Senator for the Grand Bank, Newfoundland and Labrador
- In office July 8, 1966 – July 28, 1977
- Appointed by: Lester B. Pearson

Personal details
- Born: July 29, 1902 Pass Island, Newfoundland
- Died: January 14, 1994 (aged 91)
- Party: Liberal
- Relations: 2
- Children: 4
- Profession: Educator
- Committees: Chair, Standing Committee on Health, Welfare and Science (1974–1977)
- Portfolio: Parliamentary Secretary to the Minister of Veterans Affairs

= Chesley William Carter =

Canadian politician

Chesley William Carter (July 29, 1902 – January 14, 1994) was a Canadian Member of Parliament representing the riding of Burin—Burgeo and a senator for Grand Bank, Newfoundland and Labrador.

== Biography ==
Born in Pass Island, Hermitage Bay, Newfoundland, Carter was educated at Church of England School, Pass Island and Bishop Feild College, St.
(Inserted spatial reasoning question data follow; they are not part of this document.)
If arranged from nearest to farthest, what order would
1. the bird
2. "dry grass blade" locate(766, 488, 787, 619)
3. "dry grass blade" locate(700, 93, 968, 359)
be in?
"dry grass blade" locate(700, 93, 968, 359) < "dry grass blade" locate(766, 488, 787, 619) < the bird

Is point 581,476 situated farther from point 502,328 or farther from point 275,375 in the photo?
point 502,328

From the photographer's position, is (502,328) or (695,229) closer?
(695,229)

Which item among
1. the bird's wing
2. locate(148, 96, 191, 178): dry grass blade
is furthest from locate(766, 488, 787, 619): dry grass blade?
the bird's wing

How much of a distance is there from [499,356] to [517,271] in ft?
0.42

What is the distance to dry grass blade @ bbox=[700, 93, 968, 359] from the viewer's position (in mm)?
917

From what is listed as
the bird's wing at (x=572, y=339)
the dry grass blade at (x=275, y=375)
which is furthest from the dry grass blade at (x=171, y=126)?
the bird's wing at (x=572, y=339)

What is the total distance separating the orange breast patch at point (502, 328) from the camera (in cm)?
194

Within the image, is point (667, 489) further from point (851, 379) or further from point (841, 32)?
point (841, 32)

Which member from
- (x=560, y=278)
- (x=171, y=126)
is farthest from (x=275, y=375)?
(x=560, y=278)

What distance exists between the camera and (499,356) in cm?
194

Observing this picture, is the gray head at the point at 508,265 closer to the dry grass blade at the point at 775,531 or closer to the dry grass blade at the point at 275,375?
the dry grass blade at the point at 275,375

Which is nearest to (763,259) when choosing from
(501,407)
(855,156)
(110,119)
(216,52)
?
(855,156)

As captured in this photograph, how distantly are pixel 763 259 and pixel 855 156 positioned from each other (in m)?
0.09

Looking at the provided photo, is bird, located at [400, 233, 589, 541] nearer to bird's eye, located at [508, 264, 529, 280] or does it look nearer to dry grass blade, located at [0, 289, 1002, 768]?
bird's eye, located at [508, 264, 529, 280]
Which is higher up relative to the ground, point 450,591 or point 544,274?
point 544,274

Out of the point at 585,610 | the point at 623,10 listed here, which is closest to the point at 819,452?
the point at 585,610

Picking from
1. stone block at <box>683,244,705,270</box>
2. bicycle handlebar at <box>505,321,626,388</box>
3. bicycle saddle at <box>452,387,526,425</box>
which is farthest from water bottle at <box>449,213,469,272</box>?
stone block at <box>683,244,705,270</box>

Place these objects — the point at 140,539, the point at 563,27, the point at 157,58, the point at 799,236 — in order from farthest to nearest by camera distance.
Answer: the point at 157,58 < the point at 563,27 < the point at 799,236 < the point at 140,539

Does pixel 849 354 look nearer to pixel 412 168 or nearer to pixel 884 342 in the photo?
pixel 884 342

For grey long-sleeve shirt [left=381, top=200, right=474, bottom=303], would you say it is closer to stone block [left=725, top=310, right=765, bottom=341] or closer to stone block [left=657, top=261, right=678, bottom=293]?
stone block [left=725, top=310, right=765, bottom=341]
John's, and served in the Royal Newfoundland Regiment from 1917 to 1919. In 1941, he joined the Canadian Army to fight in World War II and discharged with the rank of Major in 1946. Carter entered politics in 1949, following Newfoundland's entry into Canadian Confederation, and was elected to the House of Commons as a Liberal in the 1949 federal election. He was re-elected in 1953, 1957 (when he was elected by acclamation), 1958, 1962, 1963 and 1965. On July 8, 1966 he was appointed to the Senate where he remained until he retired on July 28, 1977.